Search code examples
multithreadingmacoscore-audio

CoreAudio: multi-threaded back-end OS X


I'd like to learn how to deal with possibility of using multiple CPU cores in audio rendering of a single input parameter array in OSX.

In AudioToolbox, one rendering callback normally lives on a single thread which seemingly gets processed by a single CPU core.

How can one deal with input data overflow on that core, while other 3, 5 or 7 cores staying practically idle?

It is not possible to know in advance how many cores will be available on a particular machine, of course. Is there a way of (statically or dynamically) allocating rendering callbacks to different threads or "threadbare blocks"? Is there a way of precisely synchronising the moment at which various rendering callbacks on their own (highest priority) threads in parallel produce their audio buffers? Can there GCD API perhaps be of any use?

Thanks in advance!

PS. This question is related to another question I have posted a while ago: OSX AudioUnit SMP , with the difference that I now seem to better understand the scope of the problem.


Solution

  • No matter how you set up your audio processing on macOS – be it just writing a single render callback, or setting up a whole application suite – CoreAudio will always provide you with just one single realtime audio thread. This thread runs with the highest priority there is, and thus is the only way the system can give you at least some guarantees about processing time and such.
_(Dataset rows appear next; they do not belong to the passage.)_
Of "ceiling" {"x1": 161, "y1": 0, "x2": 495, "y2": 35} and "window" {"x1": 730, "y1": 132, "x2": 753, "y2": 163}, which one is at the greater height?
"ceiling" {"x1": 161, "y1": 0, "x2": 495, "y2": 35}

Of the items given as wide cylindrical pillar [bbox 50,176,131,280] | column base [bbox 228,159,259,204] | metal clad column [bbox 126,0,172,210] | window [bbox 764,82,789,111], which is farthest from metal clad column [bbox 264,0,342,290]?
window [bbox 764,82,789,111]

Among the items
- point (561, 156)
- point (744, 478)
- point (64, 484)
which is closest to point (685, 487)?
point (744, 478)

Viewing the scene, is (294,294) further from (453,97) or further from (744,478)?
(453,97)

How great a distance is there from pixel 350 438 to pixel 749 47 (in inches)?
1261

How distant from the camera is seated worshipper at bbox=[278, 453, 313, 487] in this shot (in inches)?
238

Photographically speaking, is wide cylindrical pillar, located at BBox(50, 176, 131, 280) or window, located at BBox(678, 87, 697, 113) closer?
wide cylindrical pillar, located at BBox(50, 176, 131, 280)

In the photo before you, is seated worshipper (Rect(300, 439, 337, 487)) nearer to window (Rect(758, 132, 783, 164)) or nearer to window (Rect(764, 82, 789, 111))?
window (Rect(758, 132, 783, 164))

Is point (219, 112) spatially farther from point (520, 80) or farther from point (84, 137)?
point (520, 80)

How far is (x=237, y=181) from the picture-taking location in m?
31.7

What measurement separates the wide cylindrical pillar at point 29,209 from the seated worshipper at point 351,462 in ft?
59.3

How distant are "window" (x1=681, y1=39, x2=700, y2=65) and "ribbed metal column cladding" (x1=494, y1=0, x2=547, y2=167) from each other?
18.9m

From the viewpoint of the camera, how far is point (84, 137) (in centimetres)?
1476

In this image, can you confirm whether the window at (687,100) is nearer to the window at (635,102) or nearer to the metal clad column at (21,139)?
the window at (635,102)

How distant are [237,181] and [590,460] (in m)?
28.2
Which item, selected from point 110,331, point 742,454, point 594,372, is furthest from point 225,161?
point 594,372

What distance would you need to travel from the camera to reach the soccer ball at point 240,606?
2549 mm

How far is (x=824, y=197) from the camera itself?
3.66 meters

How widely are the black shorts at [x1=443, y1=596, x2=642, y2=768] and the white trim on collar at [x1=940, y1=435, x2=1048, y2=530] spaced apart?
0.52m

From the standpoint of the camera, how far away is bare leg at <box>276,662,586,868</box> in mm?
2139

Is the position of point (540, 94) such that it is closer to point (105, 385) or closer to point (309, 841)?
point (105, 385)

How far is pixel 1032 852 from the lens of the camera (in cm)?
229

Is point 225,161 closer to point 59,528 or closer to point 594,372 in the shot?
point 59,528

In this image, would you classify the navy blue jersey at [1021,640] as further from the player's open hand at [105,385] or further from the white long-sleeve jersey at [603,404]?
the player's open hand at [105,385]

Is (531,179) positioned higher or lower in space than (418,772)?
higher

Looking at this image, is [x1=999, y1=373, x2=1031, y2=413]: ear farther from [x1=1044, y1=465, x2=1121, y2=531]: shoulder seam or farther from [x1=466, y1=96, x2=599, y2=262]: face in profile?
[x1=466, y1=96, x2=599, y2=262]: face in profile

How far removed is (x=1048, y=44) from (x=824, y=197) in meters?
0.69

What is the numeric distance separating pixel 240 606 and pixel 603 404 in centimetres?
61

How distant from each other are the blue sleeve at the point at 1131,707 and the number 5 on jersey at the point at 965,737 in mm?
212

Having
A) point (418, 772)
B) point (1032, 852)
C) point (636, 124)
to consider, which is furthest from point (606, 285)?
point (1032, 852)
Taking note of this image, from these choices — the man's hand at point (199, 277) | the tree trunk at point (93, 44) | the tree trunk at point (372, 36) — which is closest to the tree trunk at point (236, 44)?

    If you really need to distribute load over multiple CPU cores, you need to create your own threads manually, and share sample and timing data across them. However, you will not be able to create a thread with the same priority as the system's audio thread, so your additional threads should be considered much "slower" than your audio thread, which means you might have to wait on your audio thread for some other thread(s) longer than you have time available, which then results in an audible glitch.

    Long story short, the most crucial part is to design the actual processing algorithm carefully, as in all scenarios you really need to know what task can take how long.


    EDIT: My previous answer here was quite different and uneducated. I updated the above parts for anybody coming across this answer in the future, to not be guided in the wrong direction.
    You can find the previous version in the history of this answer.